Prologue
Just about everybody these days agrees that our country and democracy are not better off than 50 years ago. In a Jan. 7 commentary, "Blame it on '68," one of the co-authors of the article you're now reading, Stephen B. Young, attributed the decline of democracy in America to a generation of baby boomers who refused to conform, rejected personal responsibility, and had no sense of duty to family or country. Thinking Mr. Young wrong, the other current co-author, Andy Dawkins, wrote to him, attributing democracy's decline to the ascendancy of corporate domination of the political process.
This led to a conversation over coffee, where, after hearing about each other's different vantage points to 1968 — Young was the son of the U.S. ambassador to Thailand and Dawkins was a protester at the 1968 Democratic National Convention — they found, first, humility in admitting each had things to learn from the other, and then some common ground, with Young agreeing that the reign of wealthy America over our democracy needs to be checked and Dawkins agreeing that values are tremendously important to a democracy. Together, they wrote this article urging an end to the blame game and suggesting a common path forward.
Readers can find Young's original article and Dawkins' initial response at tinyurl.com/blame68-and-response.
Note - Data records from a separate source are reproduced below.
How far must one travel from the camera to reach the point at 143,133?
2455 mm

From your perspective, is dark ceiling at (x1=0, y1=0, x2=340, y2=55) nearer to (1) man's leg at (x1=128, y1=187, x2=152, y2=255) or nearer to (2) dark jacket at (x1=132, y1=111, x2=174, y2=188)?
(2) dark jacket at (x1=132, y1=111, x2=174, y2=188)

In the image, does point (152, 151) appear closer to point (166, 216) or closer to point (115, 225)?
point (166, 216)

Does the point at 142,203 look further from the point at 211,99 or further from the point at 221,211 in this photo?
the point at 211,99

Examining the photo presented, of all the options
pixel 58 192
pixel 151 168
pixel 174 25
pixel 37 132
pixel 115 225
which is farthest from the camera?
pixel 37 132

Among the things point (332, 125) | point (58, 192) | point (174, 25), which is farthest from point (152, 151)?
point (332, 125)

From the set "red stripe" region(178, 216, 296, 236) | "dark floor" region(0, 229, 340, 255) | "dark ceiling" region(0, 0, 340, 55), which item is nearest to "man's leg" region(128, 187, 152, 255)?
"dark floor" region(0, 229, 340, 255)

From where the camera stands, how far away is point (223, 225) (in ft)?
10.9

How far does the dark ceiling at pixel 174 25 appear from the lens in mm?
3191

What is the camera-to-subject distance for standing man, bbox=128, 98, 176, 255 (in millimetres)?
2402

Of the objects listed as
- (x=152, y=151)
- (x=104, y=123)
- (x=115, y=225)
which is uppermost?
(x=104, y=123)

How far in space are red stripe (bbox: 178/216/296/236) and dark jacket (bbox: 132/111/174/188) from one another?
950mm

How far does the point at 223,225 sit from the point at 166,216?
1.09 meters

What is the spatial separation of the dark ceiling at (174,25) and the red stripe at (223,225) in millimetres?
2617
Some 50 years have passed since 1968, one of the most tumultuous and wrenching in American history. The Tet Offensive, the assassinations of the Rev. Martin Luther King Jr. and Bobby Kennedy, riots in American cities, the violence of the 1968 Democratic National Convention, and much more seemed, for a while, to portend some revolutionary change in the country's basic system.
Ultimately, these events did not portend such a violent change. What they did portend, and did mark, was the beginning of a steep decline in our collective faith in the American experiment. For all the patriotic ballyhoo peddled by political campaigns and commercial enterprises, the American people have experienced a steady erosion in their experience of the fairness, openness and opportunity of American culture. And that, in turn, has led to a steady erosion in our collective faith in American democracy.
What is to be done? Today the air is filled with accusations and ideological conflict, but what is needed now is not the zero-sum triumph of one political party over another. We need a movement, one that, like the civil rights movement, transcends divisive issues of partisanship, economic status, race, regionalism and all the other causes we like to blame for our problems. We need a movement that does not look to politicians for leadership, that unites rather than divides, that lifts us past today's despair and leads us into tomorrow's hope and progress. We need a movement toward a renewed democracy.
Where to begin? Obviously, not with the left and the right — the social democrats and the neoconservative capitalists blaming the other. No. It must begin with the one essential feature without which no democratic system can survive. It must begin by embracing that each of us — with few exceptions — wants what is best for America no matter how much we may differ on individual points of policy and culture.
To renew democracy, we must first restore our faith in ourselves. In this time of so much "fake news," with so many Americans hearing the news differently and with so much hostility to the political process, valuing a conversation with a degree of trust, some humility and a search for truth becomes paramount. In a commentary in the New York Times ("How Lies Spread Online," March 8), Sinan Aral of the MIT Sloan School of Management put it this way: "Some notion of truth is central to the proper functioning of nearly every realm of human endeavor. If we allow the world to be consumed by falsity, we are inviting catastrophe."